A second Trump presidency would throw some traditional foreign policies into disarray, and beckons a dictatorship at home
A growing divide in US foreign policy circles signals a significant shift in America’s global role and challenges the liberal world order long championed by the US foreign policy establishment. This rift pits proponents of the traditional post-1945 US-led imperial-internationalist system of multilateral institutions and globalization against those favouring a rival imperial strategy based on “vital” interests. The latter represents a more transactional, weaponized bilateral approach, especially in international economic and trade relations, but also in regard to military interventionism for “humanitarian” or other purportedly “idealist” purposes. But make no mistake, US globalism is merely recalibrating, not fundamentally transforming, remaining a coercive superstate bent on primacy.
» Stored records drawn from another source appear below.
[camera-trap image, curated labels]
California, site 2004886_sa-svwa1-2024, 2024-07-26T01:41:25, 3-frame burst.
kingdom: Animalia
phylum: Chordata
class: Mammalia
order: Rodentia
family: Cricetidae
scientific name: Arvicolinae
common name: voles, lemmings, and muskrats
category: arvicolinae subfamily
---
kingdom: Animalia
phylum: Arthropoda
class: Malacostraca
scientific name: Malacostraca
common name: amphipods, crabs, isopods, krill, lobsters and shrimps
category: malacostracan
This global coercive strategy has its domestic counterpart: dictatorship. At home, Trump has declared he would be a dictator on the first day – abolish all regulation of fossil fuel corporations and deport millions of illegal immigrants. More recently, Trump promised Christian evangelicals that if they vote for him in November, they need
never vote again. Trump’s fingerprints are all over the Heritage Foundation’s Project 2025 which promises to invoke laws to bring troops onto US streets to repress democratic rights to protest, to give the president complete control over executive agencies by dismissing thousands of career civil servants in favour of his political appointees, curtail the rights of workers and trade unions, and diminish checks and balances that have been the mainstay of the US constitution since 1787. That is, an even more coercive state wedded to naked corporate interests. On top of that, the US Supreme Court recently ruled that a former president is presumed to be exempt from legal actions taken in their official capacity.